Towards the other end of the tram route, between Edinburgh Park station, a Premier Inn, and an electricity substation is a low-lying rectangle of furrowed ground which gathers wind-blown litter, and which is part of Parabola’s development called Edinburgh Park. Seen from its edge the place is untidy and of no obvious value. The.parabola.com/places/edinburgh-park page refers to a proposed Civic Square, and I believe that this will be located here. So what, you may ask?

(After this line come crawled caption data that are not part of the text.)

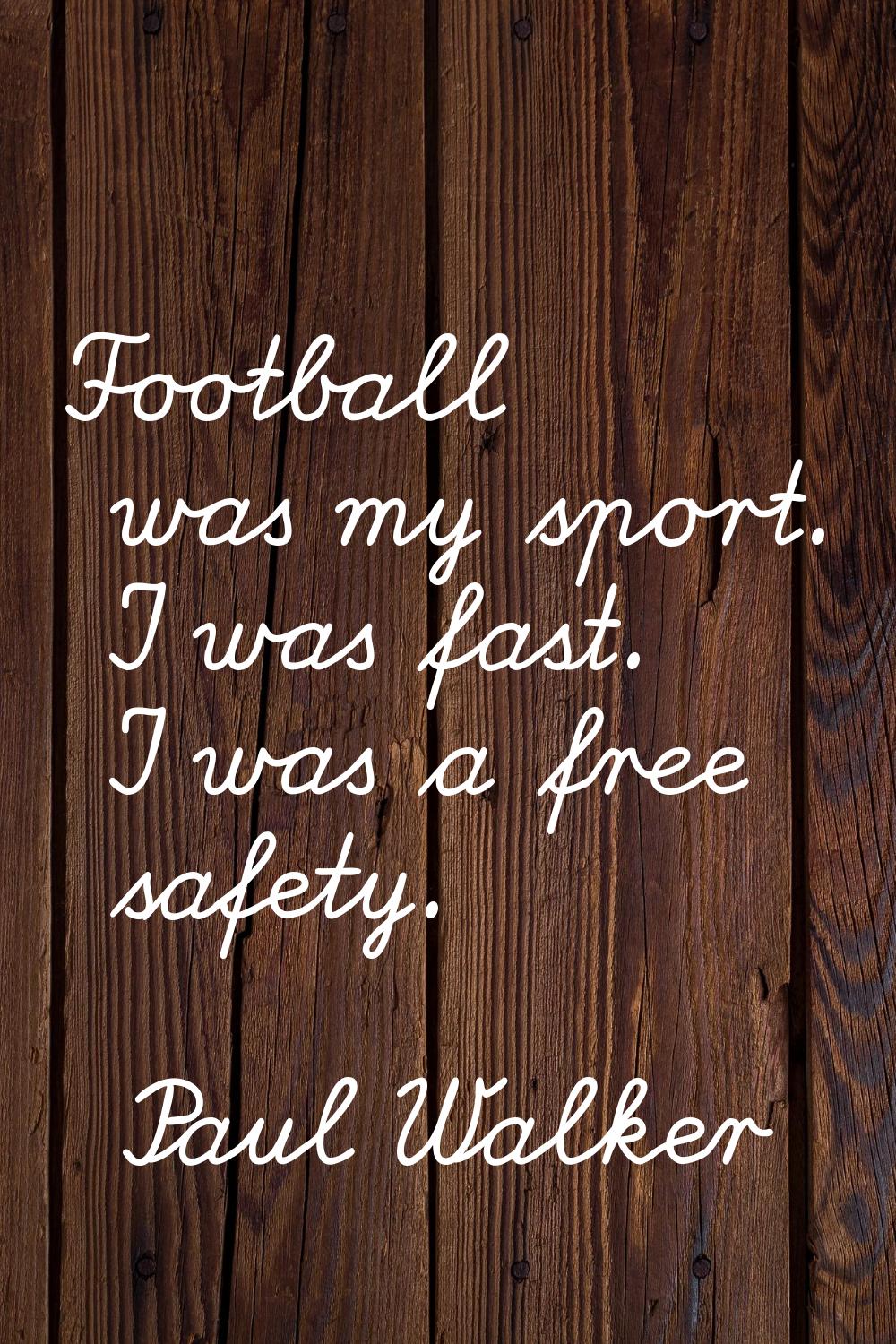 Football was my sport. I was fast. I was a free safety.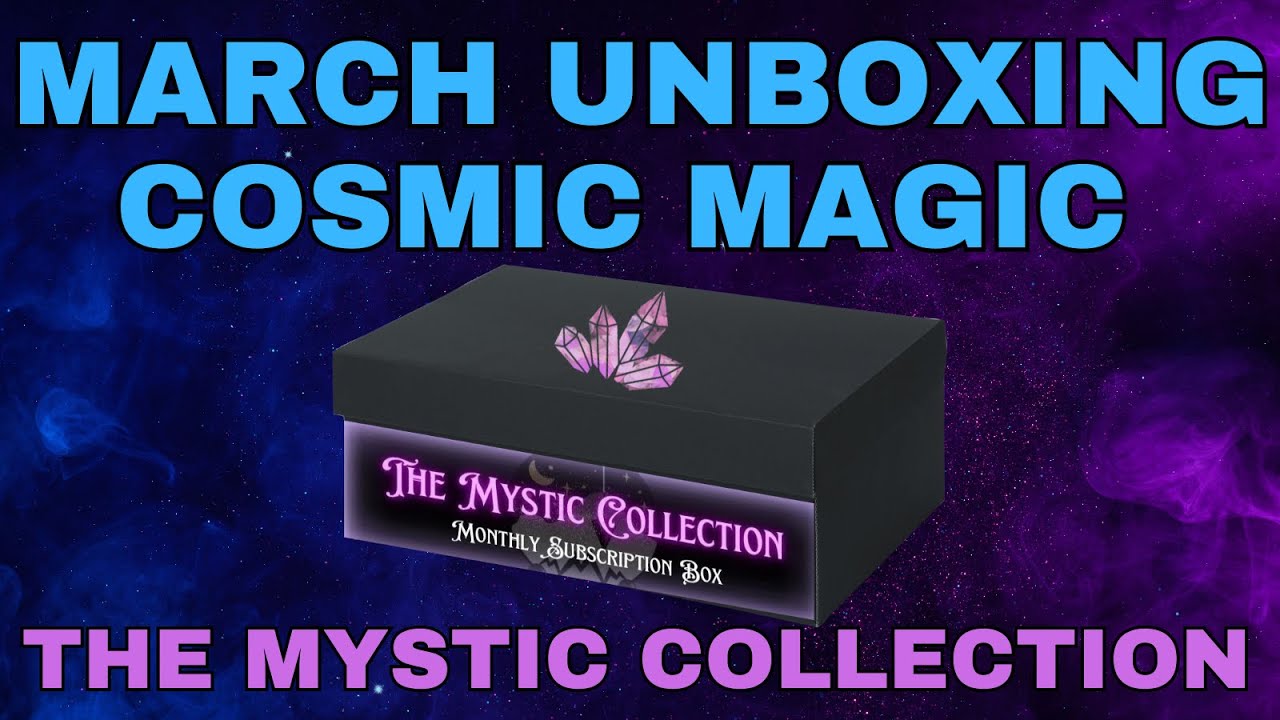 Mystic Collection Unboxing - Cosmic Magic - March 2024 #unboxing #unboxingvideo #subscriptionbox
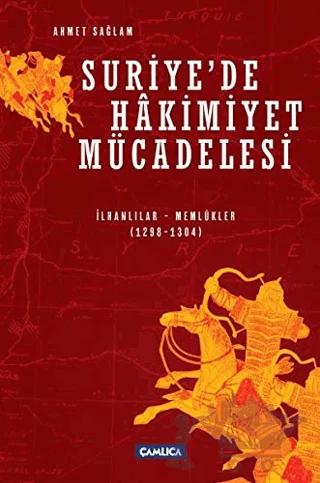 Suriye'de Hakimiyet Mücadelesi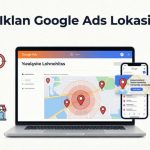 Cara Menampilkan Iklan Lokasi Google Maps untuk Bisnis Pakai Google Ads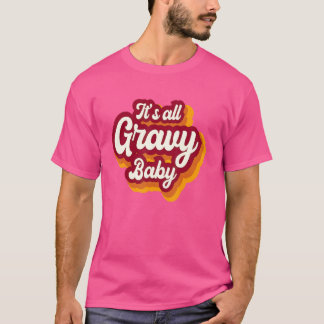 Retro Det är Allt Gravy Baby Glad tacksgiving 2022 T Shirt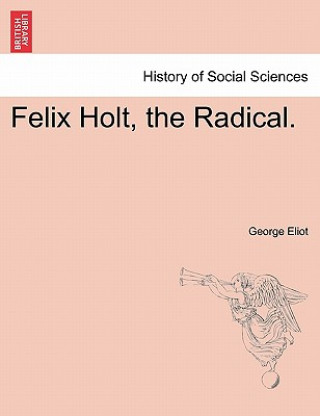 Książka Felix Holt, the Radical. George Eliot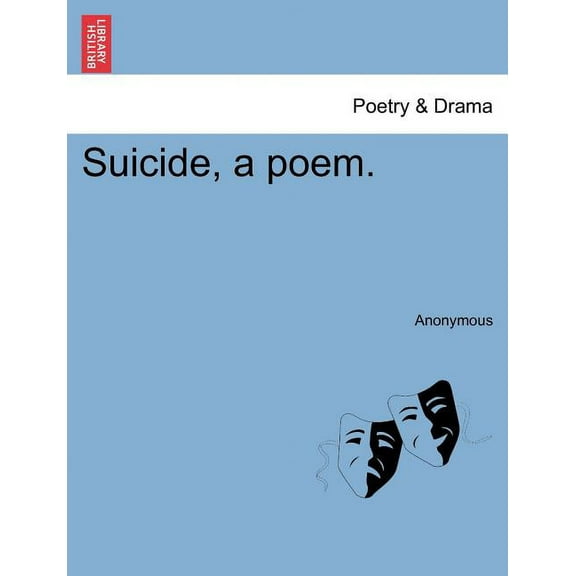 Suicide, a Poem. (Paperback)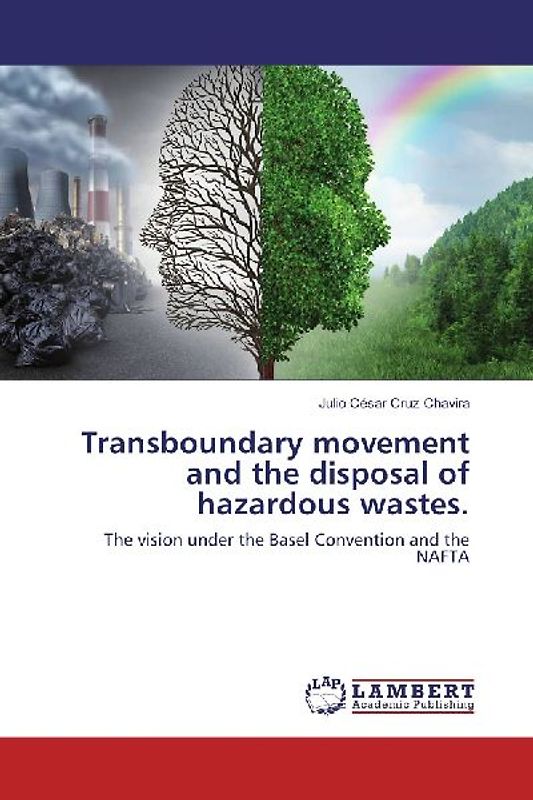 Transboundary movement and the disposal of hazardous wastes.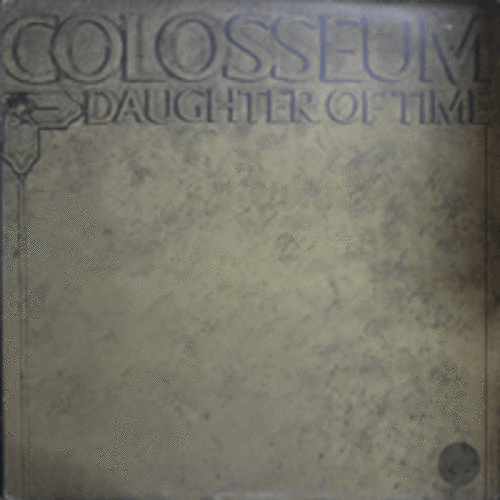 COLOSSEUM - DAUGHTER OF TIME  (PSYCHEDELIC ROCK/JAZZ ROCK/BLUES ROCK/UK VERTIGO ‎– 6360 017)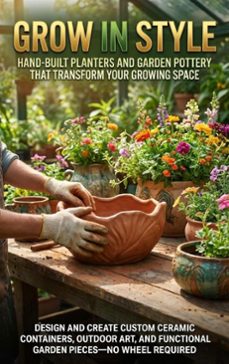 grow in style: hand-built planters and garden pottery that transform your growing space (ebook)-tessa morgan-9783565138401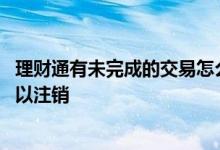 理财通有未完成的交易怎么注销 理财通没有钱为什么还不可以注销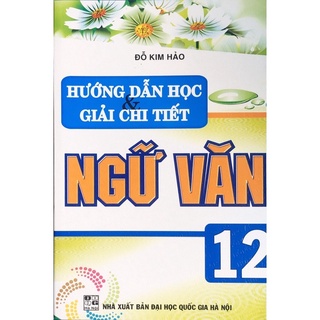 Sách Hướng dẫn học và giải chi tiết Ngữ văn 12 (HAX)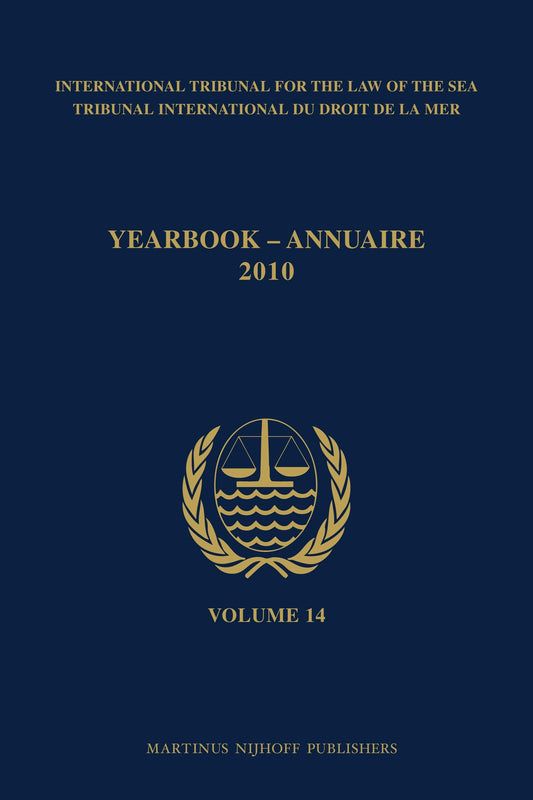 Yearbook International Tribunal for the Law of the Sea / Annuaire Tribunal international du droit de la mer, Volume 14 (2010)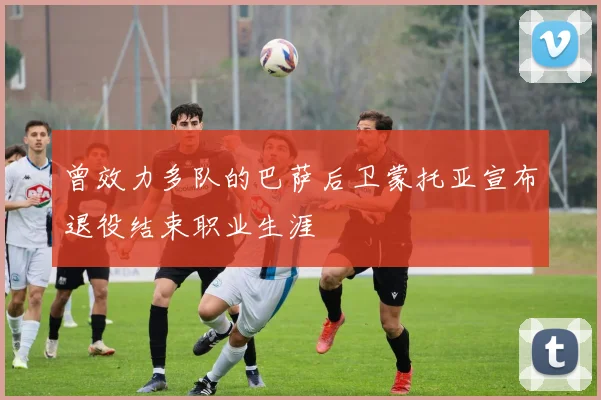 曾效力多队的巴萨后卫蒙托亚宣布退役结束职业生涯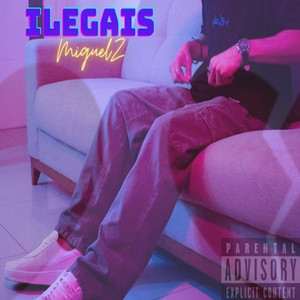 Ilegais (Explicit)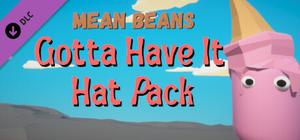 Mean Beans - Gotta Have It Hat Pack banner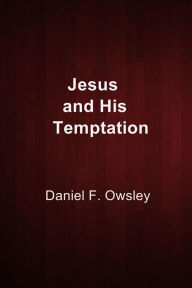 Title: Jesus and His Temptation, Author: Daniel F. Owsley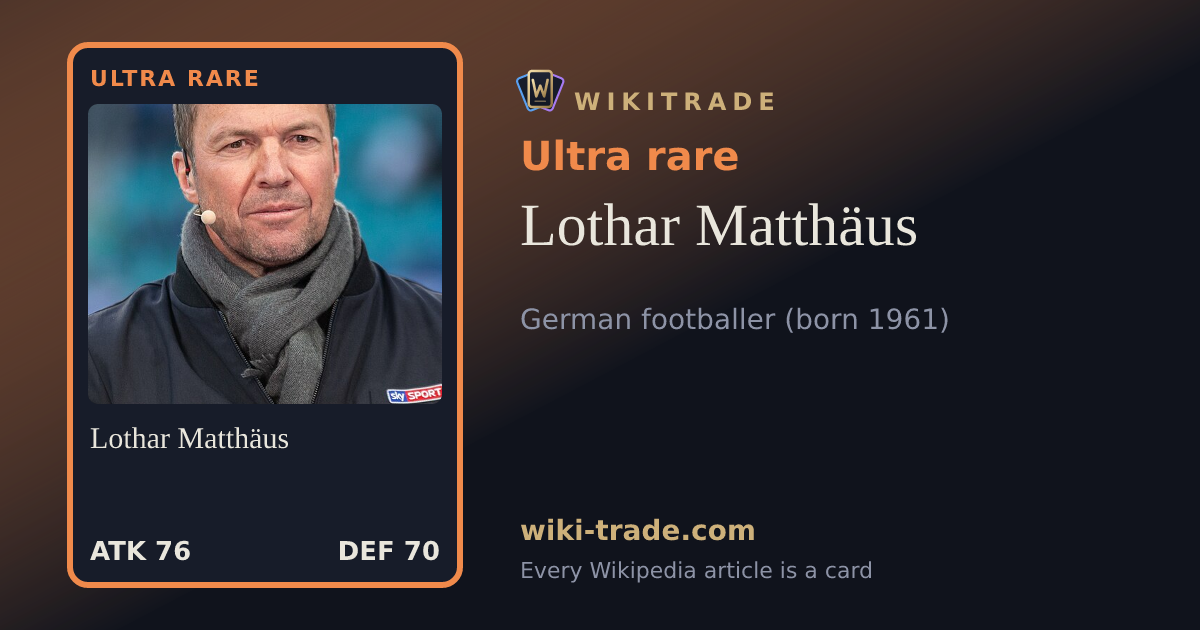 Lothar Matthäus — Ultra rare card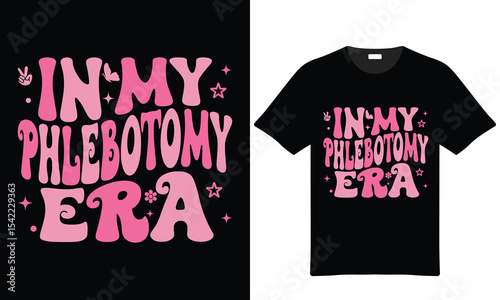 In My Phlebotomy Era Pink Retro 70s Style T Shirt Design Graphic tshirt design graphic design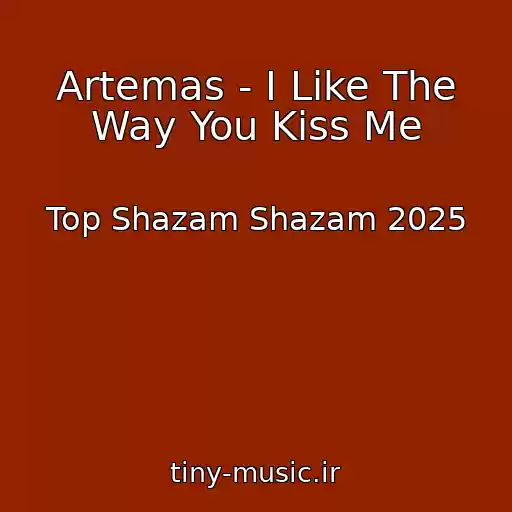 کاور آهنگ Artemas - I Like The Way You Kiss Me از Top Shazam Shazam 2025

The site is poorly drained and can quickly become inundated after rainfall. As with Western Harbour Ponds nature has found a home here. Among the 100-plus species of flowering plants are four orchid species, swarms of Centaury, and the rare Northern Yellow-cress. In 2019 a visit from the Lothians Bryophyte Group turned up over 40 species of mosses and liverworts, several of which are locally uncommon; further visits have taken this total to over 50 species. Kestrels raised young here, presumably feeding on voles, and in past years we have seen newts and three species of dragonfly as well as Adonis’ ladybirds. There are carpets of Cladonia lichen. With no local community group to campaign for its protection it seems inevitable that this will all be replaced by a neat and tidy Civic Square. It depresses, but certainly does not surprise me, that Edinburgh could allow such an important wildlife site to be destroyed.


My final site is not, as far as I am aware, threated with any such “development”. This is Craigmillar Castle Park, a triangle of mature and recent woodland with open parkland lying between Craigmillar, Old Dalkeith Road and Craigmillar Castle Road. Over 40,000 trees were planted there in 1997. Edinburgh & Lothians Greenspace Trust organises a full programme of nature-themed events and works with local primary schools and community groups. Having been there three times recently I can attest to the popularity and effectiveness of its work: 19 participants and a dog came along to a Moss Nature Walk on 6 October and even the dog seemed to enjoy itself. On a rock outcrop is Historic Scotland’s Craigmillar Castle with views in all directions as far as the Highlands. The many oak trees planted in 1997 are rich in galls caused by specialist wasps which have complex life cycles linked to the trees. Birds include Jays and Buzzards. The Park is easily accessed from bus routes.


I hope this short article will inspire you to explore some or perhaps all of these sites.